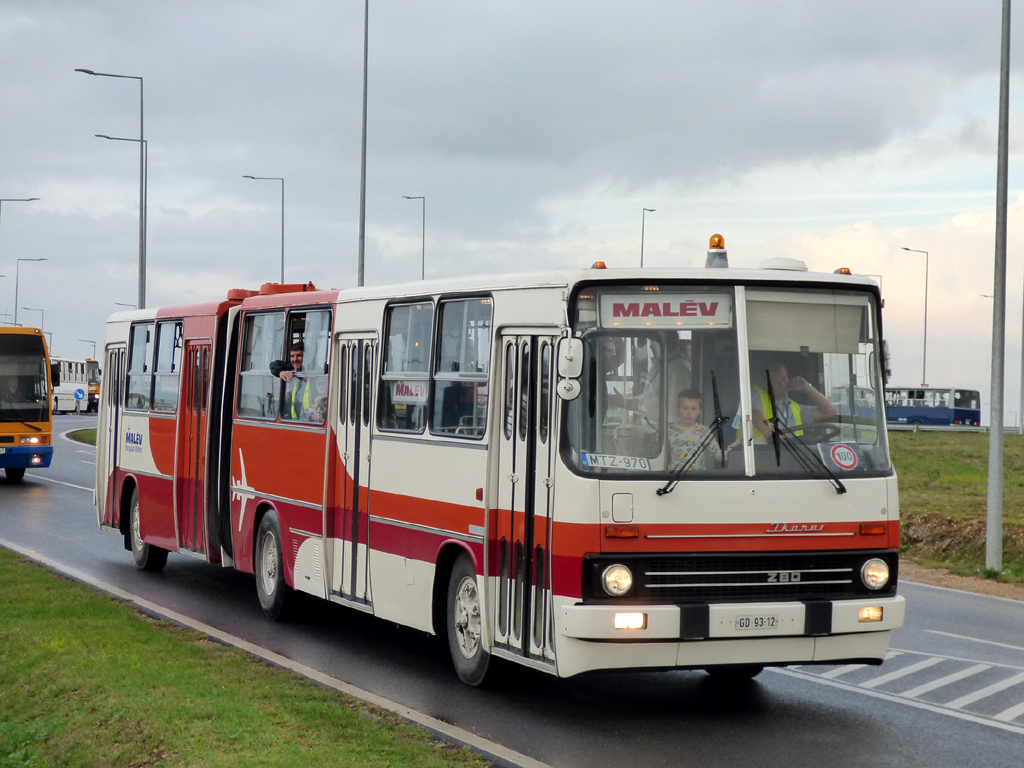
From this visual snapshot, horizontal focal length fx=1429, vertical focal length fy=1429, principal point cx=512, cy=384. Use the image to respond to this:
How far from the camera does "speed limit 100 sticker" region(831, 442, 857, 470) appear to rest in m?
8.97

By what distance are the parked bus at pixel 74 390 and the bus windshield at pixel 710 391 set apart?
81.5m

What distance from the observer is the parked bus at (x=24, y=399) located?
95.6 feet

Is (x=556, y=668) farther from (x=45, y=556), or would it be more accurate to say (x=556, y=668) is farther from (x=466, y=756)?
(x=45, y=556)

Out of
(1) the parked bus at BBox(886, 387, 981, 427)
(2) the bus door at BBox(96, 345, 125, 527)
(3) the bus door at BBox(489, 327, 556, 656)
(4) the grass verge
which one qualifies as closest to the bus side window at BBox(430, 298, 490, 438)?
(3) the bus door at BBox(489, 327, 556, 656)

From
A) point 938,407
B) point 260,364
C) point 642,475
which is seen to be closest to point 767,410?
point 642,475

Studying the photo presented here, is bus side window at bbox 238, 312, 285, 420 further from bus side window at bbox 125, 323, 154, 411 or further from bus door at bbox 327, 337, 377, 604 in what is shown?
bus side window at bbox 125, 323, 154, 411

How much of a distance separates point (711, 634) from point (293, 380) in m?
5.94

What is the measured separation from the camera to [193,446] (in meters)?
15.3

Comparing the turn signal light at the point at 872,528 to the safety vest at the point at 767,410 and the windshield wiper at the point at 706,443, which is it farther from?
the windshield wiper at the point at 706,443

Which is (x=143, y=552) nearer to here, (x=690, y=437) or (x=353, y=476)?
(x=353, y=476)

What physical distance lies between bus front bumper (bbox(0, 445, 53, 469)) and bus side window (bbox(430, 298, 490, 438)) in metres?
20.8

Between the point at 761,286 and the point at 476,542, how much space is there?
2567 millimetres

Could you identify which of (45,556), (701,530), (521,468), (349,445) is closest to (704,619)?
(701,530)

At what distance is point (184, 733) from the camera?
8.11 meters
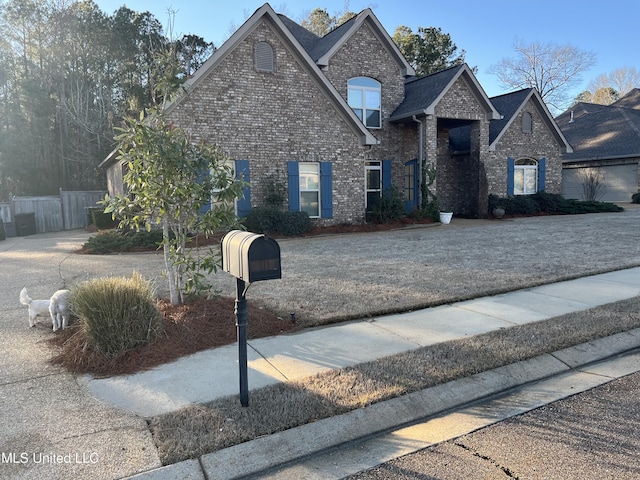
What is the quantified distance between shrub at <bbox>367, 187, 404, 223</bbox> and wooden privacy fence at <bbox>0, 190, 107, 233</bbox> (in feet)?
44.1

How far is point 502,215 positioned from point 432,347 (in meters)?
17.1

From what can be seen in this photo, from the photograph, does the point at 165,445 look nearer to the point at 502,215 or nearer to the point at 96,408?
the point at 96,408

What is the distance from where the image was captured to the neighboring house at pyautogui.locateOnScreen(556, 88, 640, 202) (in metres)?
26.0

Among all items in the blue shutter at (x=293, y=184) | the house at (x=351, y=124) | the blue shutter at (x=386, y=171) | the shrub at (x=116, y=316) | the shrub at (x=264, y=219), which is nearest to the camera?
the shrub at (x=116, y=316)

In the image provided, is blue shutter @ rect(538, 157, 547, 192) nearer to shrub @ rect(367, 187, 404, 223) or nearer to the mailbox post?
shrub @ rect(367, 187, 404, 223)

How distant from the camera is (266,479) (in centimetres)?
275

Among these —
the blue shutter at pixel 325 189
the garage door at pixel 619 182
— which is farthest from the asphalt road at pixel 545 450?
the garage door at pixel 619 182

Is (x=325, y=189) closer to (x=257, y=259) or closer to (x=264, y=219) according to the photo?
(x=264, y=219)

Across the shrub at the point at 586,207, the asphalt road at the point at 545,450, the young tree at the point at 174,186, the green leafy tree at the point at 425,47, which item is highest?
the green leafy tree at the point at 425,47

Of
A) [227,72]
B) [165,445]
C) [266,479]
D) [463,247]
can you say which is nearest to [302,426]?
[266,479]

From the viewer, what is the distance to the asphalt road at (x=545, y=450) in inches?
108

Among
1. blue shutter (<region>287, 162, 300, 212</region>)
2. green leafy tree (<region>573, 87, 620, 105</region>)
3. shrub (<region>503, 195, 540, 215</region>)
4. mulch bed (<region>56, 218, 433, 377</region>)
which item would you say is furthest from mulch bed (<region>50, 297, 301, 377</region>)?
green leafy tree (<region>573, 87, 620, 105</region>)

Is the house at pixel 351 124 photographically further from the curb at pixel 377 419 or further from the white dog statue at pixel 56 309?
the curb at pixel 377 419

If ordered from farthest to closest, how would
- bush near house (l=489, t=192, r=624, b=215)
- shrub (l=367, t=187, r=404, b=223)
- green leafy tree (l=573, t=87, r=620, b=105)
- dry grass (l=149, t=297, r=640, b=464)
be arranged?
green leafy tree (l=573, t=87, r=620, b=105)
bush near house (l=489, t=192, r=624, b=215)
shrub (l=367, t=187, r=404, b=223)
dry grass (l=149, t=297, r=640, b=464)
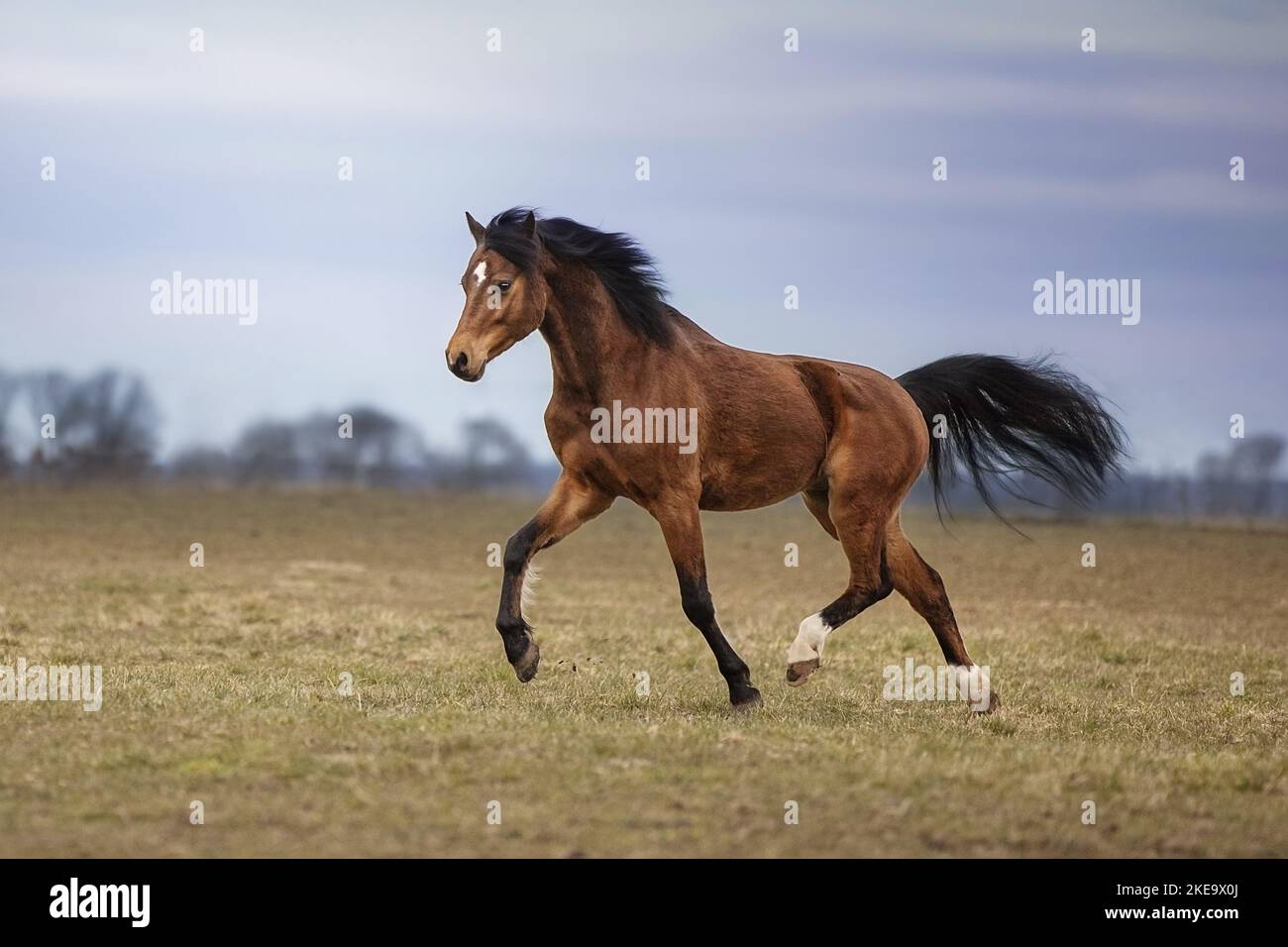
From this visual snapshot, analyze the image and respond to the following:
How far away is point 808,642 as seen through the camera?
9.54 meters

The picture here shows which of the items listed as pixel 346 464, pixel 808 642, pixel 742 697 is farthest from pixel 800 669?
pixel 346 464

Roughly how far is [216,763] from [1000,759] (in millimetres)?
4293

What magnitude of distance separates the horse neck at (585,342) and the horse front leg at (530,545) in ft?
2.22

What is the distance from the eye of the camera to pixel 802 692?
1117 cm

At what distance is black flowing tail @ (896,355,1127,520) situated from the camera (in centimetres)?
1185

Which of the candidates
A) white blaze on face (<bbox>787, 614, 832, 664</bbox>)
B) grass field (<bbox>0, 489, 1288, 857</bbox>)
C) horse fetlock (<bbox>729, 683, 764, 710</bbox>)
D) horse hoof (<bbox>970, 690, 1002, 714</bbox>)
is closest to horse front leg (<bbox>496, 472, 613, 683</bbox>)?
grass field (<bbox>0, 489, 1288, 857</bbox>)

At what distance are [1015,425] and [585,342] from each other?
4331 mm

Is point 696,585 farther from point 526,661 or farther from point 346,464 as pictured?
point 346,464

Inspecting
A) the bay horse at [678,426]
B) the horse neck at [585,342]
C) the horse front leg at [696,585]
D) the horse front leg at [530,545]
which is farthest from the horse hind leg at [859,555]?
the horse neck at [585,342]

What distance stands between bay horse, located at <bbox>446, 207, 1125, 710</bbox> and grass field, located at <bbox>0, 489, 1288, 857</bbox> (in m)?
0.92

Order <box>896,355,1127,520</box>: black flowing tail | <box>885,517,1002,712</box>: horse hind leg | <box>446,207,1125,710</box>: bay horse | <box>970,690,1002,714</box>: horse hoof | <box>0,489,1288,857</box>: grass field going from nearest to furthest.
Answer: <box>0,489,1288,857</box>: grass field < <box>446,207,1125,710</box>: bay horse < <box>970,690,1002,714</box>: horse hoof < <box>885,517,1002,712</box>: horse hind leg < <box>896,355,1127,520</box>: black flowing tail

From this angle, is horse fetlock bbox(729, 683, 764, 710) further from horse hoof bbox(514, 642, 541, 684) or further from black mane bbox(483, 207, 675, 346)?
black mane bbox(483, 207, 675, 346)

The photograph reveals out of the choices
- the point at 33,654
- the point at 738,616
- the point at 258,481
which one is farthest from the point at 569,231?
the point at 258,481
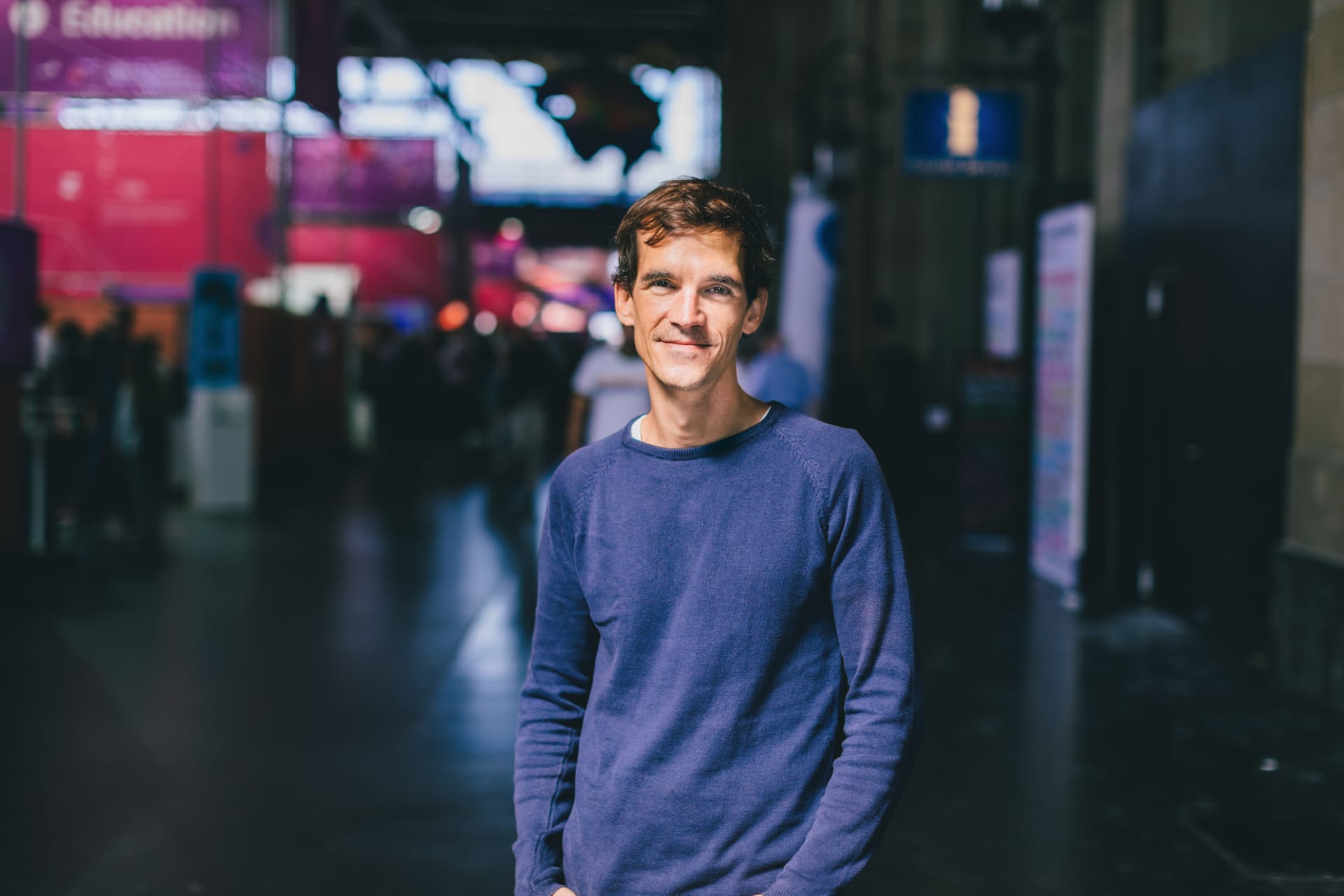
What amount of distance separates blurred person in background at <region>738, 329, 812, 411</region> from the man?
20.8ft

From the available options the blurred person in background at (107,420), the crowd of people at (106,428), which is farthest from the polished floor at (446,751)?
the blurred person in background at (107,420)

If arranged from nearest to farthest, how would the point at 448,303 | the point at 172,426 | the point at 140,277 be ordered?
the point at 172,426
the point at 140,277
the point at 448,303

__DESCRIPTION OF THE TASK__: Reproduce everything from the line containing "The photograph reveals out of the choices" down to the end of the listing, character for character, but leave the pictures out.

__FULL ANSWER__:
The photograph reveals out of the choices
- the point at 33,654
- the point at 738,616
- the point at 258,481
which one is farthest from the point at 569,231?
the point at 258,481
What amount of distance separates blurred person in background at <region>738, 329, 812, 411</region> from the man?
20.8ft

From the available options the blurred person in background at (107,420), the crowd of people at (106,428), which is farthest from the polished floor at (446,751)?
the blurred person in background at (107,420)

If arranged from nearest to farthest, how would the point at 448,303 | the point at 172,426 | the point at 140,277 be ordered?
the point at 172,426
the point at 140,277
the point at 448,303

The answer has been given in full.